**Supplied text:**
┌──

Hey Chris,
The main issue here is how good your view server is; can it take
getting
1000's of responses at once? An HTTP view response would be nice...
I'm
pretty sure that CouchDB could handle getting all the requests from
workers.
I think this could also allow for view of view processing, without
going
through/maintaining an intermediate database.
The reason we haven't implemented something like this yet is that it
assumes that your bottleneck is CPU-time, and that it's worth it to
move docs across a cluster to be processed, then return the rows to
the original Couch for indexing.
This might help a little bit in cases where your map function is very
CPU intensive, but you aren't going to get 8x faster by using 8 boxes,
because the bottleneck will quickly become updating the view index
file on the original Couch.
Partitioning (a cluster of say 8 Couches where each Couch has 1/8th
the data) will speed your view generation up by roughly 8x (at the
expense of slightly higher http-query overhead.) In this approach, the
map reduce model on an individual of one of those Couches isn't any
different than it is today. The functions are run close to the data
(no map reduce network overhead), and the rows are stored in 1 index
per Couch, which is what allows the 8x speedup.
Does this make sense?
Sure does. However, say I have a cluster of a few thousand machines
(which I do) I'm not sure that will work. The map/reduce would be very
CPU intensive (a map would be a simulation, lasting minutes per
document, seeded from values in a couch document). The machines are in
a traditional batch system, so setting up long-lived services on them
(e.g. an instance of CouchDB) isn't going to fly. The documents and
results are small but numerous (millions). I agree I won't get a
linear scaling with the number of machines, but it might make
something not possible in a standard couch cluster (because the map
will take millions of minutes) possible.
Maybe Couch isn't a good fit for this and I should use Hadoop for
everything, but it's fun to find out :)
Cheers
Simon

└──

**Given task 1:** Write out the forum thread on CouchDB view processing word for word, everything from "This might help" down to "the 8x speedup.".
The forum thread on CouchDB view processing has no connection to the entries that come after it.

(Records of spatial reasoning questions)
┌──

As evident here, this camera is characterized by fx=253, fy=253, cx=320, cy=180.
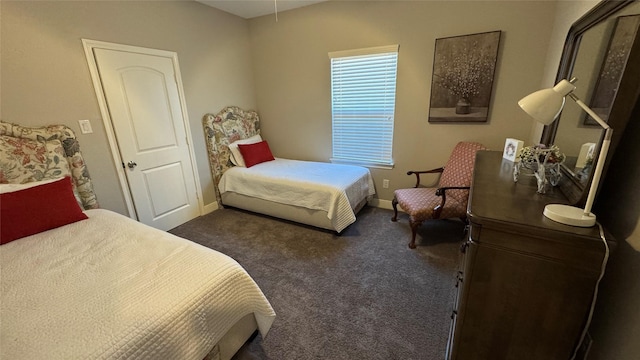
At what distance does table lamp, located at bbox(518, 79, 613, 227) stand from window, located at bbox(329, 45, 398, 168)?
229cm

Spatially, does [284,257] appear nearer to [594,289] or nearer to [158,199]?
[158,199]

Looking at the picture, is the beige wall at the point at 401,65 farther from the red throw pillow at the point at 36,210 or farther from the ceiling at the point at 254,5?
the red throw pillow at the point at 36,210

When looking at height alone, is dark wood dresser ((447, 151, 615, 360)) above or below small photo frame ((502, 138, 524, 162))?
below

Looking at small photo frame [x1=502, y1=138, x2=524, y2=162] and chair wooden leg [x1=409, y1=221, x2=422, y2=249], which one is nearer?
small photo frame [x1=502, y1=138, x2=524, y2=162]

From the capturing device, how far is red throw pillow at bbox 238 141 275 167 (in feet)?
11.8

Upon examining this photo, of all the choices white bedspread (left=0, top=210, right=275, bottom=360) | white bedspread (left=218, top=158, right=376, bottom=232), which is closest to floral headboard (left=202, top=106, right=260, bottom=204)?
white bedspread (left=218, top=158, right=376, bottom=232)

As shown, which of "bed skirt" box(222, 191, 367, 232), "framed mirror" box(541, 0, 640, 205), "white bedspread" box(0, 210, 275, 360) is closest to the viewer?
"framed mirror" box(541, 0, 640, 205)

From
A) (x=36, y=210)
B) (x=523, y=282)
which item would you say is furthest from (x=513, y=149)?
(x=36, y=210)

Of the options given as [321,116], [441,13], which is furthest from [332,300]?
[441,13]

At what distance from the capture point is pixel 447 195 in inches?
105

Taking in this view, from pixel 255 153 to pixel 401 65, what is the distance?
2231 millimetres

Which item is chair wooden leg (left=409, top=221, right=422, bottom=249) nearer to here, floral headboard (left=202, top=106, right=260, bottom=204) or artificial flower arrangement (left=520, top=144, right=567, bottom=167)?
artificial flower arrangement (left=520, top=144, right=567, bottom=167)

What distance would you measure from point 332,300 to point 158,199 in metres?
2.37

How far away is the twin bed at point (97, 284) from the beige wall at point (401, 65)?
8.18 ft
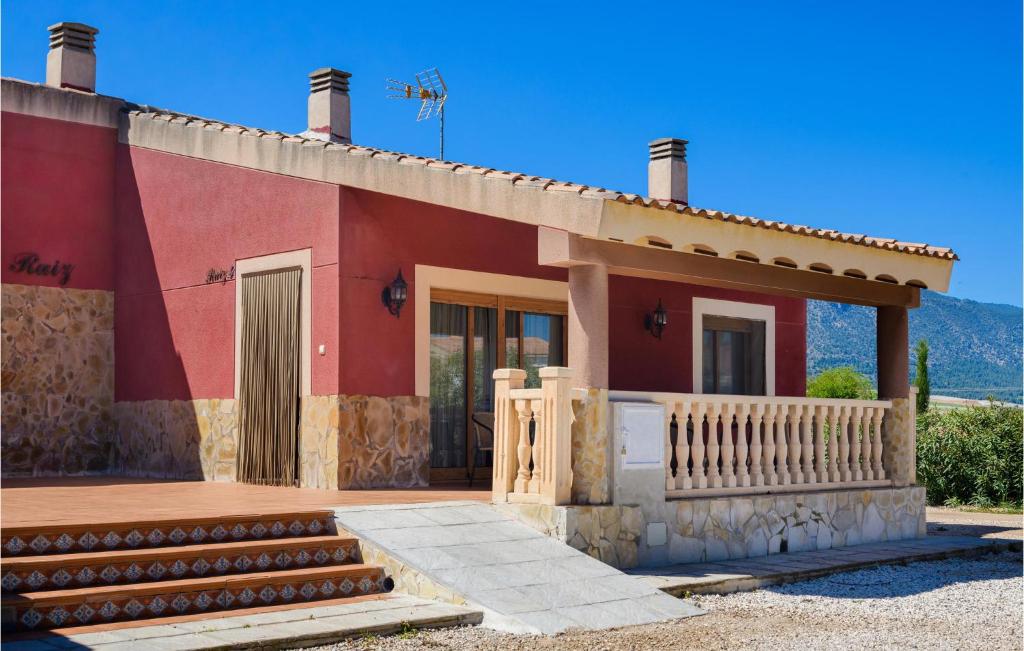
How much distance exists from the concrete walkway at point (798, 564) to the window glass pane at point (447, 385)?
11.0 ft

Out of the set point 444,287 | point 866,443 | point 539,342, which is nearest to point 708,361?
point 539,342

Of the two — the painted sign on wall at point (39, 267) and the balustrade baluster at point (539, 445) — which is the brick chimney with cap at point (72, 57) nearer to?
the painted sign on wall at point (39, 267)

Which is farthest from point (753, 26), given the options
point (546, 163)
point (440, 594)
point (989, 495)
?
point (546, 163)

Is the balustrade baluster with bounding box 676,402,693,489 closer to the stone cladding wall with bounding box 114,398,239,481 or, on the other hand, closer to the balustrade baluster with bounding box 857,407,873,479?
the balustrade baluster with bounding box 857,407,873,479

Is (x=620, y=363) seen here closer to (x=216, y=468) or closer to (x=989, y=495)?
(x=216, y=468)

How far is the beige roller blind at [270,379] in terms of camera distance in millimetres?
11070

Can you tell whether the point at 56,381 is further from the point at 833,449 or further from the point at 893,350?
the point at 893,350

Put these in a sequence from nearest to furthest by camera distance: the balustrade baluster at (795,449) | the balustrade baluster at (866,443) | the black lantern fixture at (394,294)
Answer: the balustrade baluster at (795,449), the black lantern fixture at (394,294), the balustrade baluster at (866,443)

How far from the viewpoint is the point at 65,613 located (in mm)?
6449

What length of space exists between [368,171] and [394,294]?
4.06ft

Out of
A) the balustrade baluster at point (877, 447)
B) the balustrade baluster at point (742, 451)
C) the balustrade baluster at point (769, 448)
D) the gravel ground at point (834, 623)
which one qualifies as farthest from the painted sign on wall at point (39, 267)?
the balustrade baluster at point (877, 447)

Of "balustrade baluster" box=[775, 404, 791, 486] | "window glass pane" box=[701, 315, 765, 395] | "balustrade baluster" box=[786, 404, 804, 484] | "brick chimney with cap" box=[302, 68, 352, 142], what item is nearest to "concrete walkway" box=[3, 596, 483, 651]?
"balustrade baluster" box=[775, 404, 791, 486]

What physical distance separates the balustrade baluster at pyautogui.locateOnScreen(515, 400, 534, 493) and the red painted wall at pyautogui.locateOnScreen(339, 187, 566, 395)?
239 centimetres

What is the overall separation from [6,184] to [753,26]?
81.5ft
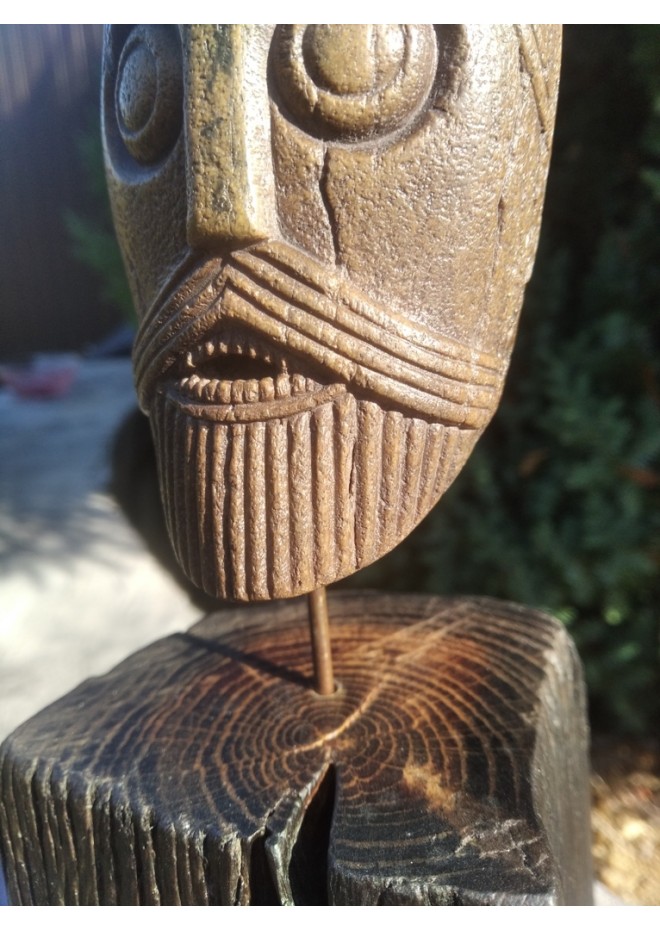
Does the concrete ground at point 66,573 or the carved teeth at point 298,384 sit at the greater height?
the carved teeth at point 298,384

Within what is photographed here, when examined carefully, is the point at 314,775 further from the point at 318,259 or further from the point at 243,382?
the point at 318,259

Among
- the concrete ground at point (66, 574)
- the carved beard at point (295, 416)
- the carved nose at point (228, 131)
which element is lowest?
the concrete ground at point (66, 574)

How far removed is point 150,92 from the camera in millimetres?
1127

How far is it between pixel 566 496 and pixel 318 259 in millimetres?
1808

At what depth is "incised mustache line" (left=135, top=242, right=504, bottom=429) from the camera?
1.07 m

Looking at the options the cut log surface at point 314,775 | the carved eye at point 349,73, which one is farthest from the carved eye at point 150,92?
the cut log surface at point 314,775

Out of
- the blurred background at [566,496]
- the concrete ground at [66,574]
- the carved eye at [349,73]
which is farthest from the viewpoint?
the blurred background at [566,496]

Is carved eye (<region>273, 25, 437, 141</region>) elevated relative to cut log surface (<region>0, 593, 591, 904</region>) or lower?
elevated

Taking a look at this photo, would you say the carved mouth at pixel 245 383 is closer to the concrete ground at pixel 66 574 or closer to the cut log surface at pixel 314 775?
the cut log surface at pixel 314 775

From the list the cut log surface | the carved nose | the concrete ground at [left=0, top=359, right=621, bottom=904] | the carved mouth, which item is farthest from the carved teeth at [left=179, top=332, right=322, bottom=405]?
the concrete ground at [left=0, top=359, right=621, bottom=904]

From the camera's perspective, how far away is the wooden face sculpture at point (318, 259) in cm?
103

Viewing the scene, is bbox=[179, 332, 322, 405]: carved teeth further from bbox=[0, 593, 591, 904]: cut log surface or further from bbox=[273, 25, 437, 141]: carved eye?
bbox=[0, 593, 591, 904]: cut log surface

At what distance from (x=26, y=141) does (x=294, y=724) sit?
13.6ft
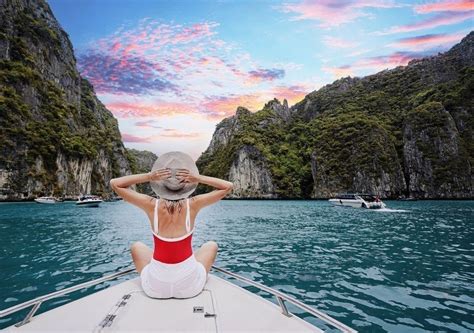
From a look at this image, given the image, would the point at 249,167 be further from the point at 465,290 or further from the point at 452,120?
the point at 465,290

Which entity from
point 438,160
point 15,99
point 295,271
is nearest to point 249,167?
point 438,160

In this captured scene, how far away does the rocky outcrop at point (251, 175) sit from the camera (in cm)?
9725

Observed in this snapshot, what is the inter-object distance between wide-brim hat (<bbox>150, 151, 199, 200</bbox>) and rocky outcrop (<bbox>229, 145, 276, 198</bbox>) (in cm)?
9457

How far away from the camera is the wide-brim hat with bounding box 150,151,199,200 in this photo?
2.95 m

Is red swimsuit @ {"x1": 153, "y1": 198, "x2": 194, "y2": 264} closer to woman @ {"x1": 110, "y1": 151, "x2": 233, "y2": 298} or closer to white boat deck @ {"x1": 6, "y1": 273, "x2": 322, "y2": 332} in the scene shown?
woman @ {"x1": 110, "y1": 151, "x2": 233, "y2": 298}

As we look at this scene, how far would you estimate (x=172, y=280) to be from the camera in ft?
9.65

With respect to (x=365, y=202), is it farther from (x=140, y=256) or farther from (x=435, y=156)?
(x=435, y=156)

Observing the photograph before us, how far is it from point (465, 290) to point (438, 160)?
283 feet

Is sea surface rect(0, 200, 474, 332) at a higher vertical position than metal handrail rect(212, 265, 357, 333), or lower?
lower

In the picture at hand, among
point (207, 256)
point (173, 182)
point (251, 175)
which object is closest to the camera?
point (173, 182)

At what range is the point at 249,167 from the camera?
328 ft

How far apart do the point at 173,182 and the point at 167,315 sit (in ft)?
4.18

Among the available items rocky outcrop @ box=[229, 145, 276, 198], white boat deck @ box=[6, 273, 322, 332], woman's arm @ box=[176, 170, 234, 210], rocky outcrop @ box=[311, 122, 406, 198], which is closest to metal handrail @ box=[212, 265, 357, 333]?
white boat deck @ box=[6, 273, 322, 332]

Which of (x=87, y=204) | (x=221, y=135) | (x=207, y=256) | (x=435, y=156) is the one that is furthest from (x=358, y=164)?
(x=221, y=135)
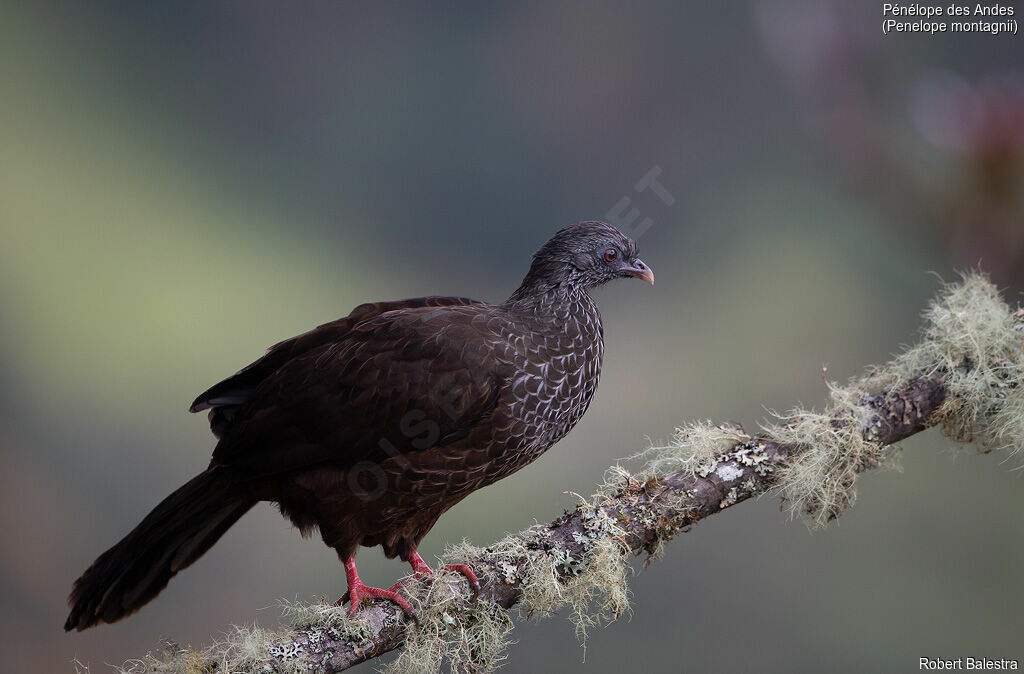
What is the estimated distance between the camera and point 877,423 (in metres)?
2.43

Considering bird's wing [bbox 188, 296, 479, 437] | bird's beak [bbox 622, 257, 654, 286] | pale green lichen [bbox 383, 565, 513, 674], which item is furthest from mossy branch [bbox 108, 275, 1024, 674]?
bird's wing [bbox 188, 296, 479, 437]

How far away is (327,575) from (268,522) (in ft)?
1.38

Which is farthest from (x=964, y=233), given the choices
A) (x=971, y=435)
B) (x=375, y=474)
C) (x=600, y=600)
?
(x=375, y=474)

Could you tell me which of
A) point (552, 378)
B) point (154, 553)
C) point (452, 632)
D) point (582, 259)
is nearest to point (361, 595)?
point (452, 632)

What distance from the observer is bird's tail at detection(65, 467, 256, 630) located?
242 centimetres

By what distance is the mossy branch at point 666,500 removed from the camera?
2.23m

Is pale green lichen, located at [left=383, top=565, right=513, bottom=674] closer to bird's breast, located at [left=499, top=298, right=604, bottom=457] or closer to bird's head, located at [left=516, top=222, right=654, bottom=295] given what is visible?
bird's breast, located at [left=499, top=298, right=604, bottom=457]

└──

**Given task 2:** In the entries, rewrite only the lines running from the one containing "At what distance from the" down to the one containing "2231 millimetres", putting "point" in place of each "pixel" and leaving everything else unchanged.

**Exercise result 1:**
This might help a little bit in cases where your map function is very
CPU intensive, but you aren't going to get 8x faster by using 8 boxes,
because the bottleneck will quickly become updating the view index
file on the original Couch.
Partitioning (a cluster of say 8 Couches where each Couch has 1/8th
the data) will speed your view generation up by roughly 8x (at the
expense of slightly higher http-query overhead.) In this approach, the
map reduce model on an individual of one of those Couches isn't any
different than it is today. The functions are run close to the data
(no map reduce network overhead), and the rows are stored in 1 index
per Couch, which is what allows the 8x speedup.

**Exercise result 2:**
At what distance from the capture point is point 447 195 in inches?
105

Taking in this view, from point 255 153 to point 401 65, what is the distance?
2231 millimetres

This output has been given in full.